## Problem description
Find the line that contains "Based on this". Repeat that line and all lines following it, exactly, through the end of the listing below.

# Data records start

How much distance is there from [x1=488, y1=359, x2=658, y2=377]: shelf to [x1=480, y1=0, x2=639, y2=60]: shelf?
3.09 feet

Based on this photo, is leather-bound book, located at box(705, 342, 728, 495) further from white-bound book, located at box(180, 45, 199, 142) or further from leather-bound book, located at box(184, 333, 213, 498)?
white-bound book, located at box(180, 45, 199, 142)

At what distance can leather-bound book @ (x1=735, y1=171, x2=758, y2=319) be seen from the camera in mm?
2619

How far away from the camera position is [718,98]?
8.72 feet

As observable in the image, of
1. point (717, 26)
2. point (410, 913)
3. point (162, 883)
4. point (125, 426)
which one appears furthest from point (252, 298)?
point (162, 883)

# Data records end

## The reply
Based on this photo, is leather-bound book, located at box(705, 342, 728, 495) further from white-bound book, located at box(180, 45, 199, 142) or further from leather-bound book, located at box(184, 333, 213, 498)?
white-bound book, located at box(180, 45, 199, 142)

At what distance can leather-bound book @ (x1=735, y1=171, x2=758, y2=319) be seen from the camera in mm?
2619

How far away from the camera position is [718,98]?
8.72 feet

As observable in the image, of
1. point (717, 26)
2. point (410, 913)
3. point (162, 883)
4. point (125, 426)
which one appears furthest from point (252, 298)?
point (162, 883)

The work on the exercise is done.